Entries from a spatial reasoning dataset

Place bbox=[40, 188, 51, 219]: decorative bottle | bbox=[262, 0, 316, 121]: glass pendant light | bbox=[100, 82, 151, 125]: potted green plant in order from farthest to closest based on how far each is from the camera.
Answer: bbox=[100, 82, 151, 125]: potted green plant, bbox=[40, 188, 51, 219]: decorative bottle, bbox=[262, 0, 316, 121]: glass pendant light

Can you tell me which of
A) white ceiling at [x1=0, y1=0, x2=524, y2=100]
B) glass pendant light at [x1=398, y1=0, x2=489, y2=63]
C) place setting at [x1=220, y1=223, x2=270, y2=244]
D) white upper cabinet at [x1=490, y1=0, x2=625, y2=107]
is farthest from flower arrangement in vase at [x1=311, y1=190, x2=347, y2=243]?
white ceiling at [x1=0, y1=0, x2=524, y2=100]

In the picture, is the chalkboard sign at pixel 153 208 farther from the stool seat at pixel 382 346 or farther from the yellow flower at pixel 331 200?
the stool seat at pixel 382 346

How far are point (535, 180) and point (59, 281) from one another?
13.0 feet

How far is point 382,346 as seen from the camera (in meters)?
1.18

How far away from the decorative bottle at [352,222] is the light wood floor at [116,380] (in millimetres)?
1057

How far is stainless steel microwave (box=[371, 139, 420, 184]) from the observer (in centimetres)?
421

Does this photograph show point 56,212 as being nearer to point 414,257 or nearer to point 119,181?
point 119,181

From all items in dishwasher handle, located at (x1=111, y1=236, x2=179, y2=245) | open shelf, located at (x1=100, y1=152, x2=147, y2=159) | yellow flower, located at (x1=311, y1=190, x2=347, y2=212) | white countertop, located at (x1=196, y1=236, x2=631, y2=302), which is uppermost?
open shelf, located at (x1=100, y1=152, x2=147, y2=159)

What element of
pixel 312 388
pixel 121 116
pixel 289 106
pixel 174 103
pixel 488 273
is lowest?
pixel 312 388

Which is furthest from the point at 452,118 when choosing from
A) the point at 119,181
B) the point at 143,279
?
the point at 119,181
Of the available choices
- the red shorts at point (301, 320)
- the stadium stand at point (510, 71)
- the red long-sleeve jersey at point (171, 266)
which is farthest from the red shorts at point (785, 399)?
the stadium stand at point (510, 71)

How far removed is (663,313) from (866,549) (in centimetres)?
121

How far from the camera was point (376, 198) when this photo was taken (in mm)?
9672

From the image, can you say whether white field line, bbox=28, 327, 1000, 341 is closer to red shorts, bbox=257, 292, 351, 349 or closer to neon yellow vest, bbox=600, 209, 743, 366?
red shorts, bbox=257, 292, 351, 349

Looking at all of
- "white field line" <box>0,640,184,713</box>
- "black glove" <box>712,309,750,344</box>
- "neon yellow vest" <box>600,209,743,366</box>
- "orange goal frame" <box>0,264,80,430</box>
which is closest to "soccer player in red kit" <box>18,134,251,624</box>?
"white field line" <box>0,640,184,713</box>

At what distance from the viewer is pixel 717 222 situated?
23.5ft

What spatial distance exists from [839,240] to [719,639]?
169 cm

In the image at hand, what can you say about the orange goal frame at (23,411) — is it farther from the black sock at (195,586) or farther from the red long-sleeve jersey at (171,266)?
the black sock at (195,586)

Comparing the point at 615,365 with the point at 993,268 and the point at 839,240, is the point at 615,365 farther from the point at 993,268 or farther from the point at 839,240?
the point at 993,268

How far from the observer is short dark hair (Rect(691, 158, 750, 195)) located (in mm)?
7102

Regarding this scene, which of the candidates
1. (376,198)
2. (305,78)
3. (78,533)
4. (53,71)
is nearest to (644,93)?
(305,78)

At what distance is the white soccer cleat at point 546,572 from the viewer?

_Problem to solve:_
Update the entries above by replacing each occurrence of "neon yellow vest" with "high-visibility vest", keeping everything else the same.

_Reply to the task:_
Place bbox=[40, 188, 51, 219]: decorative bottle | bbox=[262, 0, 316, 121]: glass pendant light | bbox=[100, 82, 151, 125]: potted green plant in order from farthest to closest based on how far each is from the camera.
Answer: bbox=[100, 82, 151, 125]: potted green plant, bbox=[40, 188, 51, 219]: decorative bottle, bbox=[262, 0, 316, 121]: glass pendant light

Can you tell me which of
A) white ceiling at [x1=0, y1=0, x2=524, y2=100]
B) glass pendant light at [x1=398, y1=0, x2=489, y2=63]
C) place setting at [x1=220, y1=223, x2=270, y2=244]
D) white upper cabinet at [x1=490, y1=0, x2=625, y2=107]
is farthest from flower arrangement in vase at [x1=311, y1=190, x2=347, y2=243]?
white ceiling at [x1=0, y1=0, x2=524, y2=100]

In the picture, is the chalkboard sign at pixel 153 208 farther from the stool seat at pixel 382 346 or farther from the yellow flower at pixel 331 200?
the stool seat at pixel 382 346

How far are point (535, 180) and point (59, 281) from one another?
13.0 feet

How far is point 382,346 as seen from the camera (in meters)?
1.18

How far away from the decorative bottle at [352,222] is the light wood floor at [116,380] (in millimetres)?
1057

How far is stainless steel microwave (box=[371, 139, 420, 184]) from the observer (in centimetres)?
421

Does this photograph show point 56,212 as being nearer to point 414,257 or nearer to point 119,181?
point 119,181

From all items in dishwasher handle, located at (x1=111, y1=236, x2=179, y2=245) | open shelf, located at (x1=100, y1=152, x2=147, y2=159) | yellow flower, located at (x1=311, y1=190, x2=347, y2=212) | white countertop, located at (x1=196, y1=236, x2=631, y2=302), which is uppermost?
open shelf, located at (x1=100, y1=152, x2=147, y2=159)

What element of
pixel 312 388
pixel 121 116
pixel 289 106
pixel 174 103
pixel 488 273
is lowest?
pixel 312 388

Which is furthest from the point at 452,118 when choosing from
A) the point at 119,181
B) the point at 143,279
?
the point at 119,181
Of the available choices
- the red shorts at point (301, 320)
- the stadium stand at point (510, 71)
- the red long-sleeve jersey at point (171, 266)
which is farthest from the red shorts at point (785, 399)?
the stadium stand at point (510, 71)

How far removed is (663,313) from (866,549) (in centimetres)?
121

How far from the camera was point (376, 198) when this photo was taken (in mm)?
9672

From the image, can you say whether white field line, bbox=28, 327, 1000, 341 is closer to red shorts, bbox=257, 292, 351, 349 or closer to high-visibility vest, bbox=600, 209, 743, 366?
red shorts, bbox=257, 292, 351, 349

Looking at all of
- "white field line" <box>0,640,184,713</box>
- "black glove" <box>712,309,750,344</box>
- "high-visibility vest" <box>600,209,743,366</box>
- "orange goal frame" <box>0,264,80,430</box>
which is closest to "soccer player in red kit" <box>18,134,251,624</box>?
"white field line" <box>0,640,184,713</box>

At what distance from the viewer is pixel 717 222 situated?
23.5ft

What spatial distance exists from [839,240] to [719,639]?
169 cm

In the image at hand, what can you say about the orange goal frame at (23,411) — is it farther from the black sock at (195,586) or farther from the red long-sleeve jersey at (171,266)?
the black sock at (195,586)

Comparing the point at 615,365 with the point at 993,268 and the point at 839,240, is the point at 615,365 farther from the point at 993,268 or farther from the point at 839,240?
the point at 993,268

How far from the observer is short dark hair (Rect(691, 158, 750, 195)) located (in mm)?
7102

Regarding this scene, which of the candidates
1. (376,198)
2. (305,78)
3. (78,533)
4. (53,71)
is nearest to (644,93)?
(305,78)

At what distance is the white soccer cleat at point 546,572 from the viewer?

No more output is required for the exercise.